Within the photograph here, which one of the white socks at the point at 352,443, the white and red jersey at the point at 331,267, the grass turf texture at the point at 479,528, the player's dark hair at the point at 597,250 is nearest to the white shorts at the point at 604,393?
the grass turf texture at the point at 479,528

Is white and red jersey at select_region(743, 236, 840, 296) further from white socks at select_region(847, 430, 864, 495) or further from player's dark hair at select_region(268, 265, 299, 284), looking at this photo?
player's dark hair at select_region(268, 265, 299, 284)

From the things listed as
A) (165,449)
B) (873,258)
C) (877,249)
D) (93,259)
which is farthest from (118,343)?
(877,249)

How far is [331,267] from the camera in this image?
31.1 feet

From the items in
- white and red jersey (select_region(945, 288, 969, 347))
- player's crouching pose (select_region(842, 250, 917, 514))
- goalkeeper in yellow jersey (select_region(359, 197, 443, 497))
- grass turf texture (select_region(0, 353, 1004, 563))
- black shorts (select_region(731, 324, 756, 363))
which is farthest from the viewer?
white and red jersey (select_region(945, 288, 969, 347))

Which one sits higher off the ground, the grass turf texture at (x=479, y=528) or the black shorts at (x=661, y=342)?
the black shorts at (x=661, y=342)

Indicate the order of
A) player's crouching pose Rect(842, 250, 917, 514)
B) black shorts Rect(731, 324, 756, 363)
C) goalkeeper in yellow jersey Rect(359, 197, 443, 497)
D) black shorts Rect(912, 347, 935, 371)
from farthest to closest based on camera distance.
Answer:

= = =

YOUR OBJECTIVE
Retype, without any change, the lines of the material from the one containing "Is white and" through the end of the material, both included.

FINAL ANSWER
Is white and red jersey at select_region(743, 236, 840, 296) further from white socks at select_region(847, 430, 864, 495) or further from player's dark hair at select_region(268, 265, 299, 284), looking at this photo?
player's dark hair at select_region(268, 265, 299, 284)

From the things listed as
A) (165,449)
B) (873,258)
C) (877,249)
D) (93,259)
which is farthest from (118,343)?
(877,249)

How far is [331,267] from the camera in this image?
31.1 feet

From the items in
- white and red jersey (select_region(945, 288, 969, 347))
- player's crouching pose (select_region(842, 250, 917, 514))
- goalkeeper in yellow jersey (select_region(359, 197, 443, 497))
- grass turf texture (select_region(0, 353, 1004, 563))
- black shorts (select_region(731, 324, 756, 363))
which is farthest from the viewer?
white and red jersey (select_region(945, 288, 969, 347))

Which one sits higher off the ground, the grass turf texture at (x=479, y=528) or the black shorts at (x=661, y=342)?
the black shorts at (x=661, y=342)

Indicate the order of
A) player's crouching pose Rect(842, 250, 917, 514)
B) black shorts Rect(731, 324, 756, 363)
C) goalkeeper in yellow jersey Rect(359, 197, 443, 497)
D) black shorts Rect(912, 347, 935, 371)
from farthest to closest based on camera distance.
Answer:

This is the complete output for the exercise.